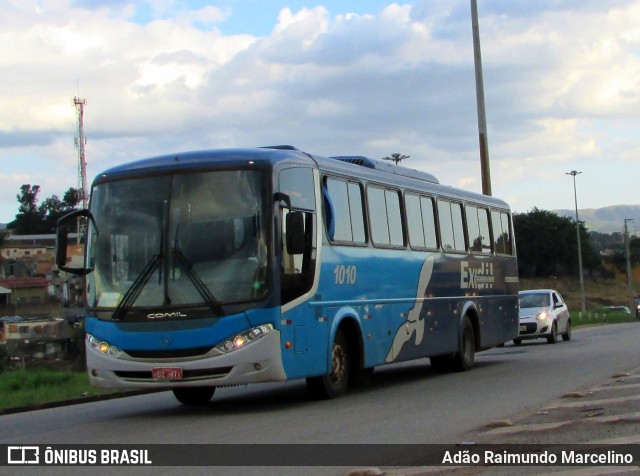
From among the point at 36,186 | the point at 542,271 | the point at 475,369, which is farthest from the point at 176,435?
the point at 36,186

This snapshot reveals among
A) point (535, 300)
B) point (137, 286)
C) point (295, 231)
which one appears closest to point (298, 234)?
point (295, 231)

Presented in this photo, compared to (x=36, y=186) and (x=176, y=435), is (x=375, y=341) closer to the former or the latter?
(x=176, y=435)

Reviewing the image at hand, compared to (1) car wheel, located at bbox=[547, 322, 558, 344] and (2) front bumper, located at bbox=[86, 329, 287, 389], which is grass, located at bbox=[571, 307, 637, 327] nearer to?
(1) car wheel, located at bbox=[547, 322, 558, 344]

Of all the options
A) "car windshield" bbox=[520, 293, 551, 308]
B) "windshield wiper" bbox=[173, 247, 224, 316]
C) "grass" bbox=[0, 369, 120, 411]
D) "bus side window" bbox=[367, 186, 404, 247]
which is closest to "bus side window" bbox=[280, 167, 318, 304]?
"windshield wiper" bbox=[173, 247, 224, 316]

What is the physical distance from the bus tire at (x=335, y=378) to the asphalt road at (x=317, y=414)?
0.18 metres

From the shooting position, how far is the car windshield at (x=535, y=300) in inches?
1299

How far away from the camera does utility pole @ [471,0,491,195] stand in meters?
31.5

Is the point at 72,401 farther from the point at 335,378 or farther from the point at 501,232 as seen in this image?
the point at 501,232

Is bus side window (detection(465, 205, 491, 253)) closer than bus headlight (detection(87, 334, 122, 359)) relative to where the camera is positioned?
No

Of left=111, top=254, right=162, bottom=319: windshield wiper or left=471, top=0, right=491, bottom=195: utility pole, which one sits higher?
left=471, top=0, right=491, bottom=195: utility pole

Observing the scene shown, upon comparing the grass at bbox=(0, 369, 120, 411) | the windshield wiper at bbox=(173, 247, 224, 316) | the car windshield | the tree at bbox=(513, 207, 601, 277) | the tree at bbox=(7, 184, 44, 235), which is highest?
the tree at bbox=(7, 184, 44, 235)

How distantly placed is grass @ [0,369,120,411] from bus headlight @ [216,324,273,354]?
4.57m

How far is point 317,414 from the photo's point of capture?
42.7 feet

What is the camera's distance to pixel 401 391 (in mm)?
16297
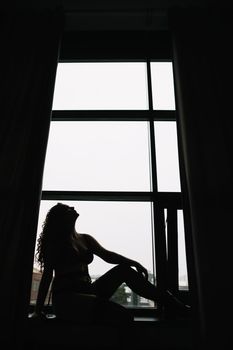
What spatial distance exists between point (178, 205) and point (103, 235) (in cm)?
74

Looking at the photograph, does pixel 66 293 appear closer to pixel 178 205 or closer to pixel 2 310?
pixel 2 310

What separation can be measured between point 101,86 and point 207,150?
5.38 ft

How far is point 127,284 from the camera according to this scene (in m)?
2.21

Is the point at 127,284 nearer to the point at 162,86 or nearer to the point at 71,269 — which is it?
the point at 71,269

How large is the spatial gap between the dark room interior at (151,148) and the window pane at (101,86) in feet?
0.32

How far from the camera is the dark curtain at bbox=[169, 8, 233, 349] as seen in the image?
2.00 meters

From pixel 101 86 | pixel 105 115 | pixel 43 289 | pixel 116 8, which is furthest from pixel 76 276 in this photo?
pixel 116 8

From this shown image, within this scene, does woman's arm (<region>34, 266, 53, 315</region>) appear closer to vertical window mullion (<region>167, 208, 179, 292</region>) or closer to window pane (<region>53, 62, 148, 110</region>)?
vertical window mullion (<region>167, 208, 179, 292</region>)

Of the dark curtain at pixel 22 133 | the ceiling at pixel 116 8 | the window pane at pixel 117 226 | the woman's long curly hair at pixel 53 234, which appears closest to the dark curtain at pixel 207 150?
the ceiling at pixel 116 8

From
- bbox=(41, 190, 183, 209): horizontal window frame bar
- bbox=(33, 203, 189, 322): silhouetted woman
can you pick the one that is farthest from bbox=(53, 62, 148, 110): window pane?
bbox=(33, 203, 189, 322): silhouetted woman

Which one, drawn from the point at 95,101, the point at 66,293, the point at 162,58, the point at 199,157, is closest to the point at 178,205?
the point at 199,157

◇ ◇ ◇

All the records need to be repeated exactly, with the images dropped.

FULL OUTPUT:
From among the point at 36,186 | the point at 542,271 | the point at 475,369, which is farthest from the point at 176,435?
the point at 36,186

This snapshot reveals among
A) point (535, 300)
B) point (137, 286)
C) point (295, 231)
which one appears closest to point (298, 234)?
point (295, 231)

Presented in this photo, compared to (x=36, y=186) and (x=176, y=435), is (x=375, y=341) closer to the former or the latter?
(x=176, y=435)

Reviewing the image at hand, compared to (1) car wheel, located at bbox=[547, 322, 558, 344] and (2) front bumper, located at bbox=[86, 329, 287, 389], which is grass, located at bbox=[571, 307, 637, 327] nearer to?
(1) car wheel, located at bbox=[547, 322, 558, 344]

Of all the options
A) "car windshield" bbox=[520, 293, 551, 308]
B) "windshield wiper" bbox=[173, 247, 224, 316]
C) "grass" bbox=[0, 369, 120, 411]
D) "bus side window" bbox=[367, 186, 404, 247]
which is closest to "bus side window" bbox=[280, 167, 318, 304]?
"windshield wiper" bbox=[173, 247, 224, 316]

What is the physical distance from the bus tire at (x=335, y=378) to the asphalt road at (x=317, y=414)?
0.18 metres

From the shooting position, how far is the car windshield at (x=535, y=300) in inches?
1299

How far away from the camera does utility pole @ [471,0,491,195] stand in meters?
31.5

Is the point at 72,401 farther from the point at 335,378 or farther from the point at 501,232 as seen in this image?
the point at 501,232

Is bus side window (detection(465, 205, 491, 253)) closer than bus headlight (detection(87, 334, 122, 359)) relative to where the camera is positioned?
No

Of left=111, top=254, right=162, bottom=319: windshield wiper or left=471, top=0, right=491, bottom=195: utility pole, which one sits higher?
left=471, top=0, right=491, bottom=195: utility pole

Observing the scene shown, upon comparing the grass at bbox=(0, 369, 120, 411) | the windshield wiper at bbox=(173, 247, 224, 316) | the car windshield | the tree at bbox=(513, 207, 601, 277) | the tree at bbox=(7, 184, 44, 235), which is highest?
the tree at bbox=(7, 184, 44, 235)

How distantly placed is grass @ [0,369,120,411] from bus headlight @ [216,324,273,354]?
4.57m

How far is point 317,414 from the photo's point of capture?
42.7 feet

What is the camera's distance to pixel 401 391 (in mm)?
16297
What spatial distance exists between point (178, 205) and point (103, 235) (in cm)?
74

Looking at the photograph, does pixel 66 293 appear closer to pixel 178 205 or closer to pixel 2 310?
pixel 2 310

What separation can be measured between point 101,86 and point 207,150?
5.38 ft

How far is point 127,284 from the camera according to this scene (in m)?
2.21

Is the point at 127,284 nearer to the point at 162,86 or nearer to the point at 71,269 — which is it?
the point at 71,269

How large is the spatial gap between the dark room interior at (151,148) and the window pane at (101,86) in feet?
0.32

How far from the camera is the dark curtain at bbox=[169, 8, 233, 349] as seen in the image?
2.00 meters

From pixel 101 86 | pixel 105 115 | pixel 43 289 | pixel 116 8, which is furthest from pixel 76 276 in this photo?
pixel 116 8

From this shown image, within this scene, does woman's arm (<region>34, 266, 53, 315</region>) appear closer to vertical window mullion (<region>167, 208, 179, 292</region>) or closer to window pane (<region>53, 62, 148, 110</region>)?
vertical window mullion (<region>167, 208, 179, 292</region>)

Of the dark curtain at pixel 22 133 | the ceiling at pixel 116 8 | the window pane at pixel 117 226 | the woman's long curly hair at pixel 53 234, which appears closest to the dark curtain at pixel 207 150?
the ceiling at pixel 116 8

From
- bbox=(41, 190, 183, 209): horizontal window frame bar
- bbox=(33, 203, 189, 322): silhouetted woman
can you pick the one that is farthest from bbox=(53, 62, 148, 110): window pane?
bbox=(33, 203, 189, 322): silhouetted woman

Which one, drawn from the point at 95,101, the point at 66,293, the point at 162,58, the point at 199,157, is closest to the point at 178,205?
the point at 199,157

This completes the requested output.